Reaching Villalago

in villalago •  7 years ago 

From an early age I had a special attraction for the characteristic villages, for the small towns out of time where the traditions are handed down from generation to generation. Probably everything is due to the fact that I was born in Abruzzo, a region rich in picturesque villages to be discovered and immortalized. Today I will talk about Villalago, a delightful village just outside the National Park of Abruzzo, Lazio and Molise, often not visited to the detriment of the nearby and more famous Scanno.

Reaching Villalago is very simple: just follow the A25 Torano-Pescara motorway, exit at the Cocullo tollbooth (another village to be discovered, perhaps during the pagan celebration of San Domenico) and take one of the most suggestive roads of Abruzzo, the one that crosses the heart of the Gorges of Sagittarius, between tunnels and narrow hairpin bends.
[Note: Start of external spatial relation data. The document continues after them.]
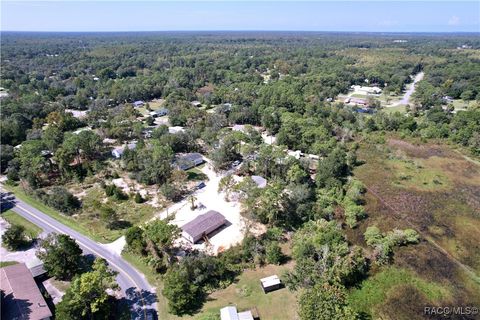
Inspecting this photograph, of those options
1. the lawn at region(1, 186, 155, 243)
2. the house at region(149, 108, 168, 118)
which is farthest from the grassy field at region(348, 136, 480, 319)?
the house at region(149, 108, 168, 118)

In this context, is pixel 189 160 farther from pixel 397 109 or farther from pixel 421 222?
pixel 397 109

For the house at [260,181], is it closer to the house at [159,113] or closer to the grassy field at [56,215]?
the grassy field at [56,215]

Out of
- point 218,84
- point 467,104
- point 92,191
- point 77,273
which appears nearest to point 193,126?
point 92,191

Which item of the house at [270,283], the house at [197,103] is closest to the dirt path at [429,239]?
→ the house at [270,283]

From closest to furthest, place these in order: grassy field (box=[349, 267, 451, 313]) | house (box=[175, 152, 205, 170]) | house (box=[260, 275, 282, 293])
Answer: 1. grassy field (box=[349, 267, 451, 313])
2. house (box=[260, 275, 282, 293])
3. house (box=[175, 152, 205, 170])

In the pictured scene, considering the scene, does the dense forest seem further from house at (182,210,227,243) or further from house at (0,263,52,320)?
house at (0,263,52,320)
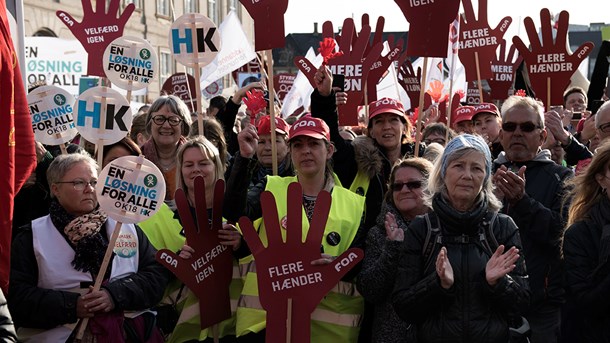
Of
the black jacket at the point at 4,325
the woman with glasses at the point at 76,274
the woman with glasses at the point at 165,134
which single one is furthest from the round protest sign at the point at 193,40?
the black jacket at the point at 4,325

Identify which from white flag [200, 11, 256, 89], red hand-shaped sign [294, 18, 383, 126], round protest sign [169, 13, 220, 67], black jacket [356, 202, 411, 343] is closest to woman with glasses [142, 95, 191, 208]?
round protest sign [169, 13, 220, 67]

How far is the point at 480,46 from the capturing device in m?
9.38

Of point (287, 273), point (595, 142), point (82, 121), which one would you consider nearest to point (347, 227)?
point (287, 273)

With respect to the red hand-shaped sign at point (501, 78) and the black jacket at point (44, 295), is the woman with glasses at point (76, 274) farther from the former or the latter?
the red hand-shaped sign at point (501, 78)

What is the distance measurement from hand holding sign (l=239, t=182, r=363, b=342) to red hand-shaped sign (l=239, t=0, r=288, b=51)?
1633 millimetres

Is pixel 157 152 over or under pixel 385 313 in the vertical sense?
over

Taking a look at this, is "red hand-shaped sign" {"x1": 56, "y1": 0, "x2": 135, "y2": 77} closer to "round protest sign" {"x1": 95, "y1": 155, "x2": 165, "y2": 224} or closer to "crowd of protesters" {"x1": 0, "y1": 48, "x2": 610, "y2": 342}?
"crowd of protesters" {"x1": 0, "y1": 48, "x2": 610, "y2": 342}

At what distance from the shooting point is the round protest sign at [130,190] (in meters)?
4.48

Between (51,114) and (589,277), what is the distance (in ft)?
12.4

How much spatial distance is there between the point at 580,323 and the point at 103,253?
90.2 inches

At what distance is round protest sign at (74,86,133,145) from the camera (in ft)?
16.8

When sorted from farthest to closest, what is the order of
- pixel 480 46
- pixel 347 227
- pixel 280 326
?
pixel 480 46 → pixel 347 227 → pixel 280 326

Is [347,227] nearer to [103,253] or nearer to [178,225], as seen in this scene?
[178,225]

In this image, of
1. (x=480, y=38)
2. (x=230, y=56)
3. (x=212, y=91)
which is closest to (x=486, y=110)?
(x=480, y=38)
Villalago is known above all for the lake of San Domenico, an inevitable stop during the journey. The lake, in the locality of Prato Cardoso, suddenly appears, on the right, with its limpid and green waters. The place was chosen by a Benedictine monk, San Domenico Abate, born in Foligno in 951 who settled in a natural cavern in front of the source of the river Sega to devote himself to prayer and meditation. The retreat soon became a place of worship to such an extent that a hermitage was built here. Today the hermitage of San Domenico is easily visited. A portico with a sixteenth-century mullioned window welcomes the lake with four scenes illustrating as many miracles of the same saint. Inside a neo-Gothic style altar and a door that leads to the cave where San Domenico used to retire. Until a few years ago, the wooden beams on which San Domenico slept were preserved here, today transferred to the parish church after being seriously damaged by fire.

The surrounding environment is also ideal for picnics and fishing. It is not uncommon to meet people intent on fishing, given that this basin is rich in trout. From the lake there are also some paths that reach the village of Villalago and the surrounding mountains such as Rosa Pinnola and Valle Preziosa.


Villalago, hermitage of San Domenico

Many prefer to continue along the road to the largest lake of Scanno, largely in the municipal territory of Villalago, and the village of Scanno, known as the "village of photographers" as great artists of the past, from Cartier-Bresson to Berengo Gardin, have immortalized its streets, its roofs and its women in traditional clothes. Yet the town of Villalago is no less as for photos to photograph.

From the main square a staircase leads to the historic center, climbing on the eastern side of Mount Argoneta. On the right the Parish Church in Romanesque-Abruzzi style houses the altar of San Domenico and a canvas painting dating back to 1521 and depicting the Madonna del Rosario. This part of the town, a little like all the villages of Abruzzo, is a succession of narrow streets, squares and old houses.

The "Porticella" is the door that once gave access to the town and the old town hall. Subsequently the bell tower anticipates what is the Palazzo della Cancelleria, seat of the ancient University, currently used as a dwelling. Once the element that distinguished Villalago was probably the Rocca, whose defensive walls have been replaced by civil houses and of which today only a tower of medieval origin remains and the Baronial Palace which houses the Museo dei Mestieri della Rocca in which they are exposed information panels and faithful reproductions of the ancient local crafts.

During my visit I found the old town of Villalago almost completely deserted except for an elderly couple who showed me the way to the tower. It's a shame because the village deserves and has nothing less than the nearby Scanno.